# Would S-189 Be A Good Sub For Wyeast 2206?



## Bribie G (20/9/10)

I'll be pitching a dunkel tomorrow and have S-189. If I do up a big starter with both sides of a repack from CB would that be a fair substitute for Wyeast 2206 Bavarian Lager?


----------



## vykuza (20/9/10)

BribieG said:


> I'll be pitching a dunkel tomorrow and have S-189. If I do up a big starter with both sides of a repack from CB would that be a fair substitute for Wyeast 2206 Bavarian Lager?




Munich dunkels don't tend to have much or any yeast character, so the S-189 will be just fine.


----------



## Bribie G (20/9/10)

Thanks Nick, will do. :icon_cheers:


----------



## bconnery (20/9/10)

BribieG said:


> I'll be pitching a dunkel tomorrow and have S-189. If I do up a big starter with both sides of a repack from CB would that be a fair substitute for Wyeast 2206 Bavarian Lager?


Yes and no in my book. 
It will work quite nicely but for whatever reason it does seem that certain lager yeasts support malty characters better than others. S189 has always been super neutral to me, so it won't block the malt, but it won't support it either. 

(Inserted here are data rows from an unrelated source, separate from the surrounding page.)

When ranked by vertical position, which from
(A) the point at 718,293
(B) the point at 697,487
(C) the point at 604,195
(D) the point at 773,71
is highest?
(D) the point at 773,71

I love s189 and use it for the sake of convenience with nearly all my lagers but for the best of results for a more malt driven style it wouldn't be the first choice to me. 

I've only used 2 other lager yeasts, 1 liquid 1 dried, so I don't have a wide range of personal experience but this is based on my results and also others feedback and beers.


----------